Between now and 2026, the city announced, Paris will gain 180 kilometers (112 miles) of new permanent segregated bike lanes. As part of the city’s new Bike Plan, the number of bike parking spots will more than triple, with 180,000 more added to the current total of 60,000. The city will pay particular attention to bike lanes and infrastructure around the connection points between the neighboring suburbs and the city to create better integration across the wider metro area.
The measures, funded by a 250 million euro ($291 million) budget, show not just the city’s investment in cycling, but also how its increasing popularity has created pressure for improvements. In a swing intensified by the spike in active travel during the pandemic, Paris now sees almost 1 million bike journeys daily.
The plan also addresses some of the growing pains that can come along with this rapid shift. The proposal contains an acknowledgement that some Parisians have found the recent rapid increase in bikes on the road a little hard to handle. As well as infrastructure improvements, the city has promised to put pedestrian safety first, increasing police controls in riders and publicizing the rules of the road.
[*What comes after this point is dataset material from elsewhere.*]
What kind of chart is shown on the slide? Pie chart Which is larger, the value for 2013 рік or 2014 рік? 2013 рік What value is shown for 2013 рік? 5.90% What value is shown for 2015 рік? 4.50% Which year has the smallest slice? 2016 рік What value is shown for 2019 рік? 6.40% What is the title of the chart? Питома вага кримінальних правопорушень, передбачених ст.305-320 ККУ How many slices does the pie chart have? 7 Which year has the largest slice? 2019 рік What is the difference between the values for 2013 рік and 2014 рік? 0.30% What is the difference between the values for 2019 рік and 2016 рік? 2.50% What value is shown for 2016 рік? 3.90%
Not all of the lanes coming in Paris’s bike upgrade will be entirely new. While 130 kilometers of the paths announced this week will add to the cycle system’s overall footprint, 52 kilometers will turn temporary lanes added during the pandemic into permanent ones.
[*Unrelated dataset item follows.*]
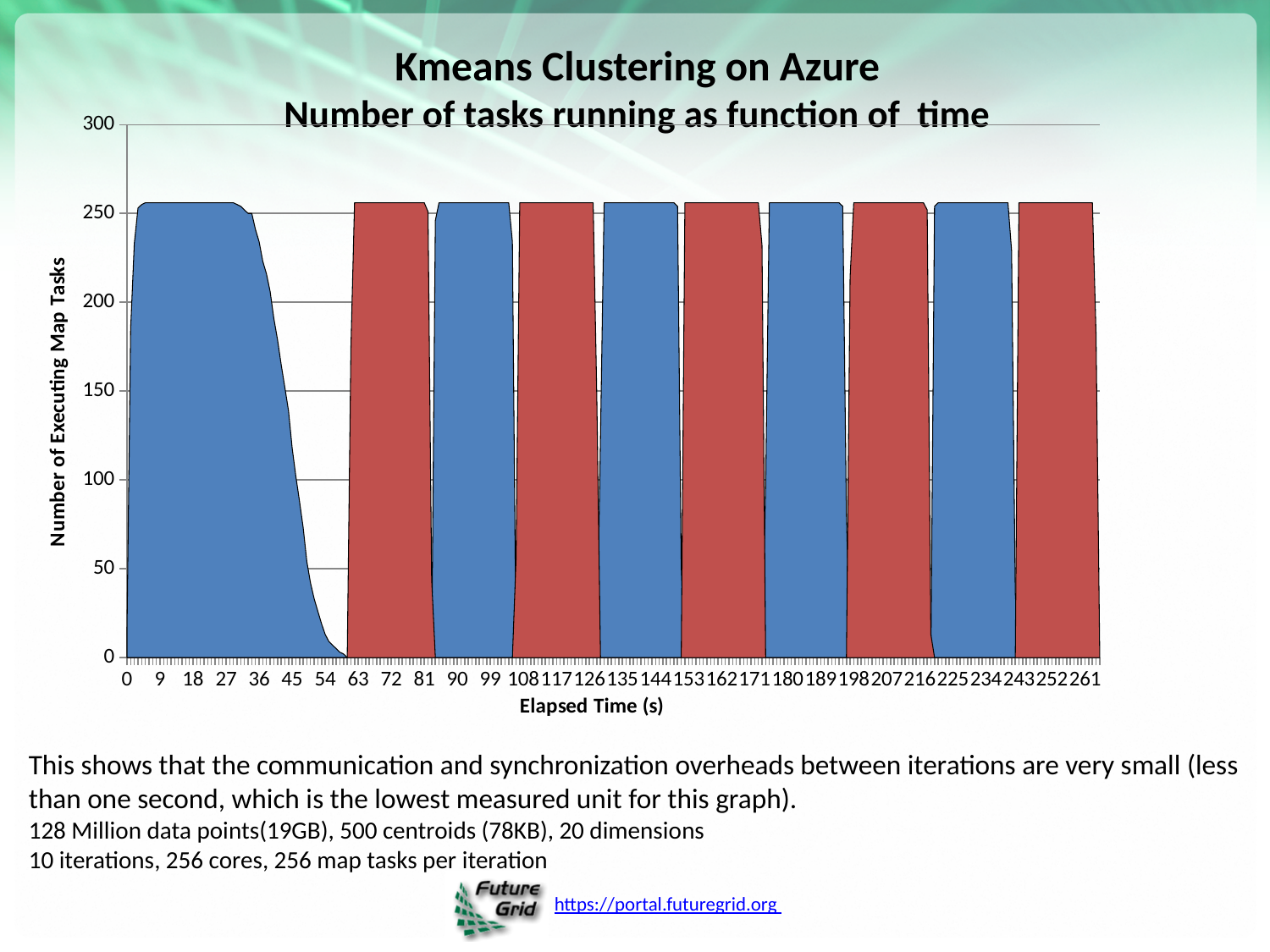
What is the highest value shown on the y axis? 300 What is the last tick label on the x axis? 261 Is the number of executing map tasks at 54 s greater or less than 50? less Is the number of executing map tasks at 99 s greater or less than 200? greater What kind of chart is shown on the slide? area chart Is the number of executing map tasks at 18 s greater or less than 200? greater What is the title of the chart? Kmeans Clustering on Azure Number of tasks running as function of time How many separate filled blocks (iterations) are plotted along the x axis? 10 Between 36 s and 54 s, does the number of executing map tasks rise or fall? fall What is the label of the y axis? Number of Executing Map Tasks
The city’s new plan has several goals. One is to create enough lanes to ensure that most bike journeys of more than one kilometer can be carried out on segregated paths. Another is to better integrate the different bike networks across the metro area. In particular, the new lanes should improve conditions at the “gates” of Paris — the busy, multilane junctions where traffic feeds into the city from the Boulevard Périphérique beltway — making them safer and less forbiddingly fortress-like for cyclists arriving from the suburbs. Finding a place to stow your bike should also become easier. The city is promising to kit out streets with 30,000 new metal arches to chain your bike to — 1,000 of them dedicated to cargo bikes — as well as 50,000 secure, monitored spaces. Another 50,000 parking spots will be added in private spaces such as parking structures or co-housing projects.
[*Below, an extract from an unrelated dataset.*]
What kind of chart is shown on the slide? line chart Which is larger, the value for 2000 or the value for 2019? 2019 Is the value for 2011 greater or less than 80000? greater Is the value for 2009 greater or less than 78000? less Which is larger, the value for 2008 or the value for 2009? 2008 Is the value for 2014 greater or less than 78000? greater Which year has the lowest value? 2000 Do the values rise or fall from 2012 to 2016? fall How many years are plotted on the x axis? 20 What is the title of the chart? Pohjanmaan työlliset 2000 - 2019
For bike enthusiasts, these plans might sound like manna. But Paris’s current bike infrastructure still falls a little short of its sparkling image international internationally. Much space for bikes is still shared with cars, or separated from motor traffic solely by paint markings rather than physical barriers that offer more safety from collisions. From this perspective, the improvements could be seen less as a further improvement of excellent facilities than as a belated correction of infrastructure that has so far fallen short of its promise. What’s more, increases in bike and scooter use have been cited as a major factor in relatively poor scores for walkability due to limited sidewalk space — and the two-wheeled traffic is starting to antagonize some locals.
As the New York Times noted recently, cycling in Paris can still feel like something of a wild frontier, with some cyclists playing the rules of the road by ear alone, and at times clashing with pedestrians unaccustomed to the new ubiquity and volume of bikes. Given the consistent frequency of reckless and unsafe car driving in Paris (and France in general) over the years, it might seem far-fetched to suggest that only now, with more cyclists on the road, are the city’s streets descending in “anarchy,” as the Times headline described it. The plan nonetheless acknowledges the need to develop clearer separations between rider and pedestrian space to foster a more orderly cycling culture.
“The priority is the safety of all users of public space,” the city’s release says, “starting with those who are the most vulnerable: pedestrians.” To this end, the city says it will step up police checks on cyclists, and develop and disseminate a “street code” of rules for all street users to observe. Meanwhile, for cyclists, the city will seek to make turns safer for cyclists on road space shared with cars, by creating more bike locks — spaces at junctions where only bikes are allowed to pause before turning. The city is also trying to get future generations of Parisians on board, by investing in bicycle training for children.
These extra measures may not be enough to appease pedestrians unaccustomed to the high number of bikes on the road, or suburbanites frustrated as they see some of their options for parking within the city ceded to bike space. They still show that when the administration of Mayor Anne Hidalgo committed to trying to make the city “100% cyclable,” they meant it.